La sagesse des mythes – collectif – éd.Glénat
Lorsque deux très grands raconteurs d’histoires s’unissent pour modeler une fable moderne, on ne peut que s’attendre à une explosion de plaisir. Franck Le Gall et Michel Plessix ne nous déçoivent pas avec ce conte qui ravira grands et petits (mais pas pour les mêmes raisons). Un jeune garçon fasciné par la longue procession des fourmis va devoir surveiller les chèvres de son oncle lorsque celui-ci va partir un mois pour un pèlerinage. Or cet apprenti berger va découvrir qu’une de ces bêtes… parle ! A noter qu’une version collector noir et blanc met en valeur le trait précis et puissant de l’auteur du Vent dans les Saules.

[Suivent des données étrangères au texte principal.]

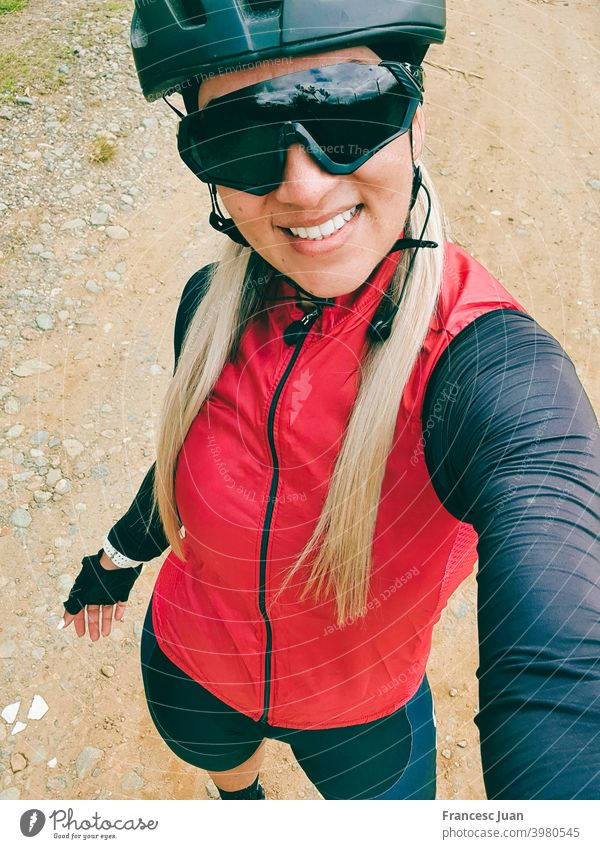 Beautiful cyclist woman selfie training in the mountain. smile cycling young portrait people hat child kid person happy teen fashion beauty smiling white cap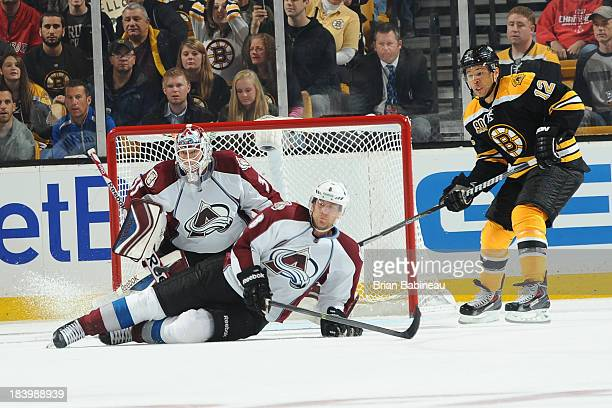 Jan Hejda and JeanSebastian Giguere of the Colorado Avalanche try to block the shot against the Boston Bruins at the TD Garden on October 10 2013 in...
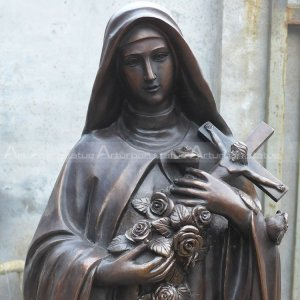 statue of our lady holding crucified christ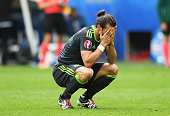 Gareth Bale of Wales shows his dejection after England's second goal during the UEFA EURO 2016 Group B match between England and Wales at Stade...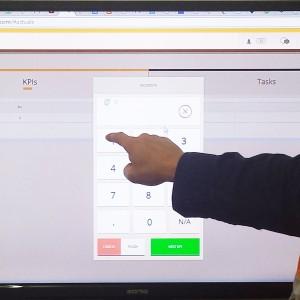 A supervisor enter actuals data into a touchscreen at the end of shift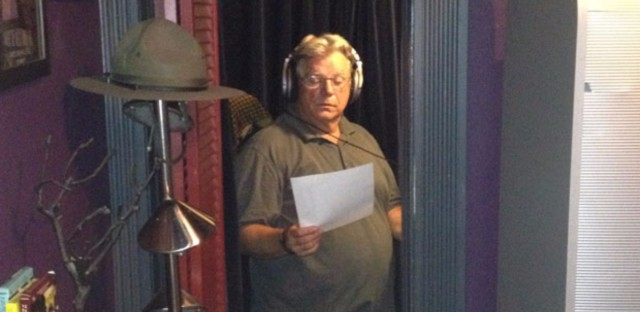 Voice-over artist Norm Woodel poses inside the closet-turned-home studio in Lakeview where he has read political ads for politicians such as Hillary Clinton and President Barack Obama.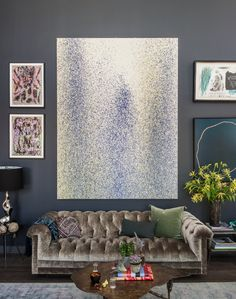 Large statement art teams with a shimmering silver Chesterfield and dark grey…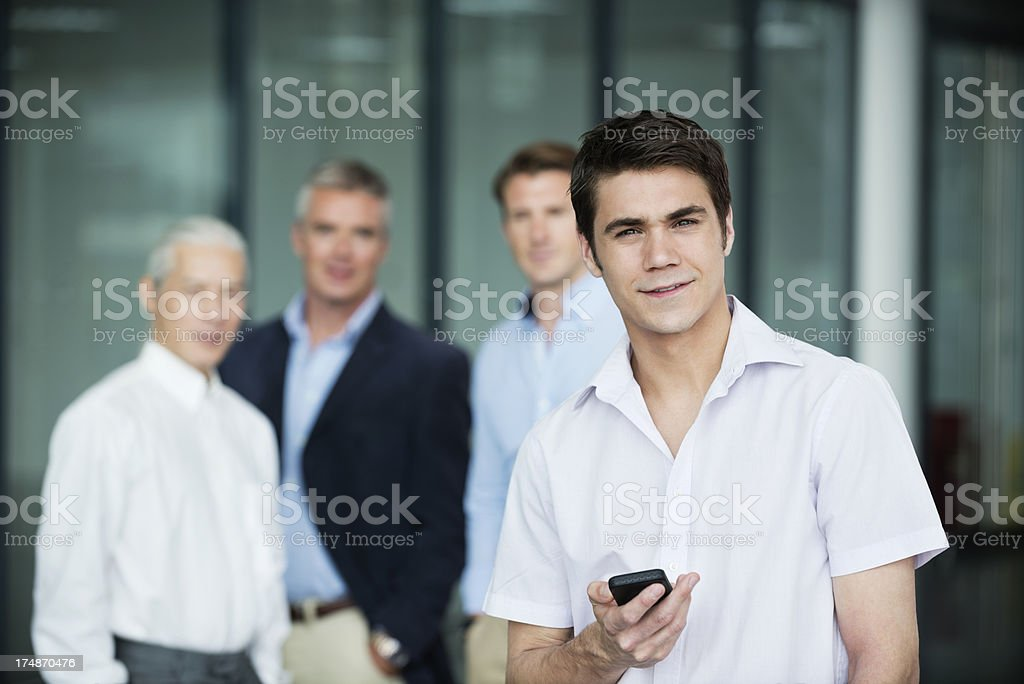 Businessman Holding Mobile Phone With Coworkers At Office royalty-free stock photo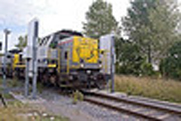 A train passes through a rail portal radiation monitor at the Port of Antwerp in Belgium, which participates in the U.S. Megaports Initiative. The Obama administration in this budget year has reduced spending by 85 percent for the program that deploys detection technology to prevent smuggling of nuclear and radiological materials through foreign seaports (U.S. National Nuclear Security Administration photo).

Là où vont les fourmis – Franck Le Gall & Michel Plessix – éd.Casterman
Voilà un album comme on les aime : truculent, percutant, rebondissant ! Un quatuor de malfrats a braqué une banque avec succès. Pour se mettre au vert et attendre que les choses se tassent, ils ont décidé de se cacher dans la ferme du cousin de l’un d’entre eux. Sauf que lors de leur dernière entrevue, ils ne s’étaient pas quittés en très bons termes. Quant au plan, il va subir de multiples accrocs… Avec des personnages hauts en couleur et des dialogues que ne renieraient pas Audiard, le duo Ravard-Ducoudray se reforme pour assurément un succès de plus !

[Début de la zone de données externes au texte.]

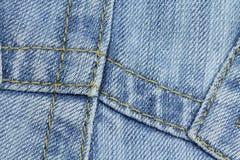 Emendas em uma tela das calças de brim Fotografia de Stock Royalty Free
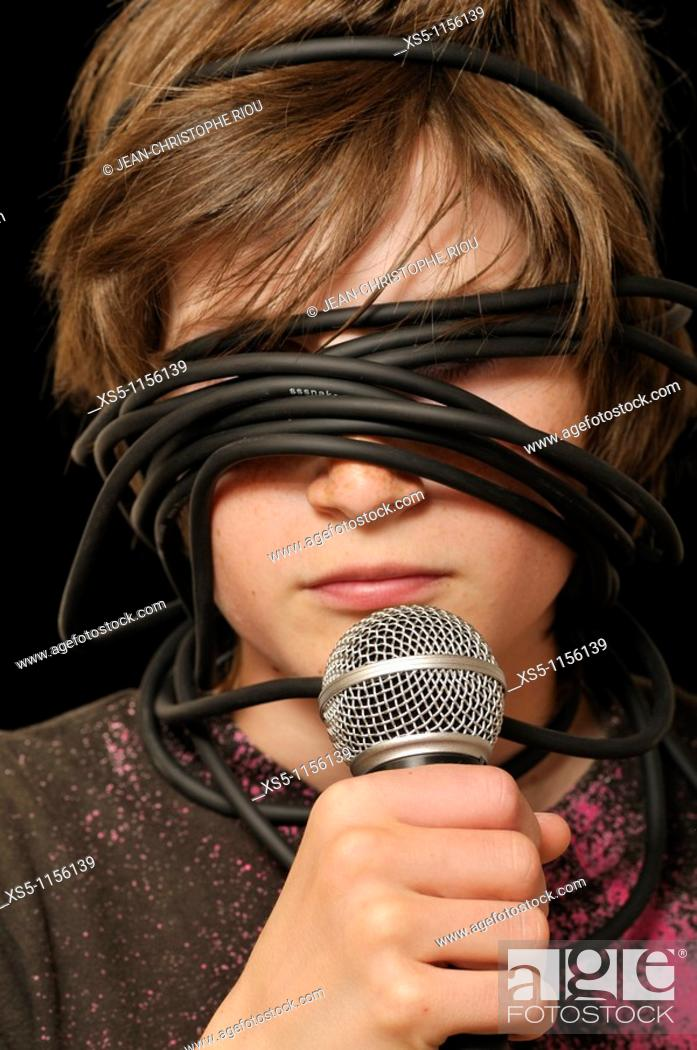 Stock Photo: boy sightless with a microphone.
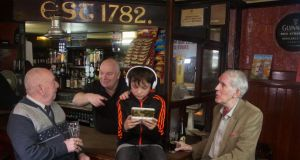 "William ""Spud"" Murphy, barman Christy Hynes, Sam O'Connor and Richard Whyte in Mulligan's bar. Photograph: Cathy Dunne/Jill Kenny"
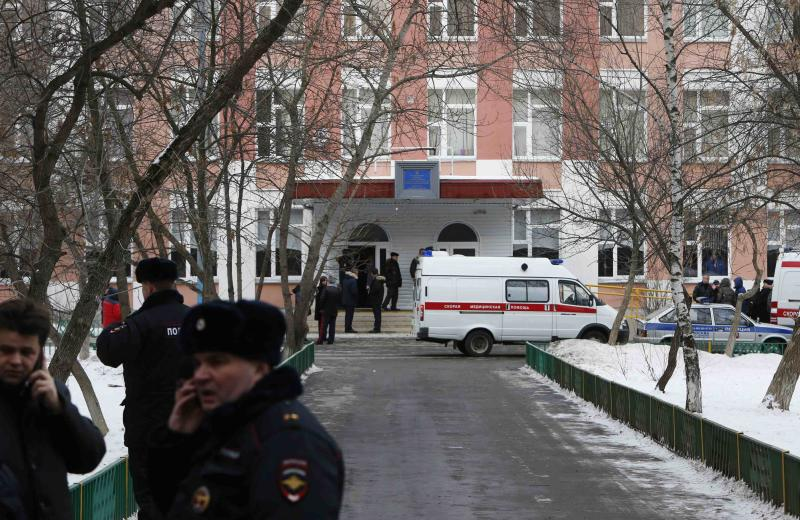 Interior Ministry members and other authorities gather outside a high school on the outskirts of Moscow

Mort aux vaches – Aurélien Ducoudray & François Ravard – éd.Futuropolis
Les albums sur ou autour de la Guerre d’Espagne, jusqu’à ces dernières années quasiment invisibles, fleurissent sur nos tables. Citons les qualités de deux d’entre eux abordant chacun à leur manière le conflit et ses lourdes années d’oppression. Nuit Noire sur Brest raconte l’histoire vraie de l’arrivée à Brest d’un sous-marin espagnol détourné par des Républicains. Objet de toutes les convoitises et de crispations politiques, ce sous-marin et son équipage vont être la cible des franquistes, les protégés des communistes européens et la gêne du gouvernement français. Dans Jamais je n’aurai 20 ans, là encore un récit authentique nous éclaire sur la période qui a suivi l’accession au pouvoir de Franco. Les « perdants » se doivent d’être prudents dans leur conviction et dans les liens qu’ils tissent car après une guerre civile, chaque voisin a pu être l’allié ou l’ennemi de jadis. Pour ces deux albums, un dossier documentaire éclaire les circonstances entourant l’événement.

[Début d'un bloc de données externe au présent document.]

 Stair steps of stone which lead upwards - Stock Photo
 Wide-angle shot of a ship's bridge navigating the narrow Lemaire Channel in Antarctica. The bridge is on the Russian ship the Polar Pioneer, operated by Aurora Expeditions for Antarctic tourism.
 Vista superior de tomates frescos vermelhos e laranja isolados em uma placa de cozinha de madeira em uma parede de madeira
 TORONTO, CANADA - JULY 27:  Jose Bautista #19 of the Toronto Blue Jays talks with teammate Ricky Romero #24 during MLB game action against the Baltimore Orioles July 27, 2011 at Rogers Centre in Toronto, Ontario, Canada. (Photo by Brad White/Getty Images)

Nuit noire sur Brest – Bertrand Gallic, Kris & Damien Cuvillier – éd.Futuropolis
Jamais je n’aurai 20 ans – Jaime Martin – éd.Dupuis
Guy Delisle ne propose ici ni récit humoristique ni carnet subjectif de voyage. Il illustre l’histoire vraie de la détention de Christophe André en Tchétchénie. Il réussit le tour de force de ne rendre ni ennuyeuses ni répétitives les longues journées où le responsable d’une ONG ne fait… rien. Sur près de 300 pages, nous sommes comme ce personnage dans l’expectative d’une éventuelle libération, d’un possible événement atypique qui modifiera le ronronnement de cet emprisonnement. A lire d’une traite !
S’enfuir – Guy Delisle – éd.Dargaud
Insensible cœur, le lecteur qui ne versera pas une petite larme à la fin du tome 6 de Sunny, dernier de la série. Comment ne pas regretter la séparation avec ces si attachants pensionnaires de cet orphelinat qui ne dit pas son nom ? Toutefois, comment ne pas louer la lucidité de l’auteur d’achever son récit à un moment charnière de la vie de l’un d’eux et de ne pas continuer jusqu’à en lasser le lecteur ? On ne vous le répétera jamais assez (et Gérald l’a déjà dit ici), Taiyou Matsumoto est un très grand mangaka et maintenant qu’il a mis un point final à Sunny vous n’avez plus d’excuses pour ne pas le lire !
Sunny T.6 – Taiyou Matsumoto – éd.Kana
Comment ne pas aimer ce sale fils de … de John Constantine ? Son cynisme, ses réparties cinglantes, son regard lucide sur les noirceurs de l’âme humaine masquent à peine les qualités de celui qui par loyauté se retrouve en taule. Pour moi, un des meilleurs « run » sur le mage londonien. Ecrit par Brian Azzarello – 100 hundred bullets – il marque un tournant dans l’évolution du personnage. Et par chance, ce cycle de deux tomes peut se lire sans avoir lu ce qui précède ou ce qui suit. Y’a pu ka !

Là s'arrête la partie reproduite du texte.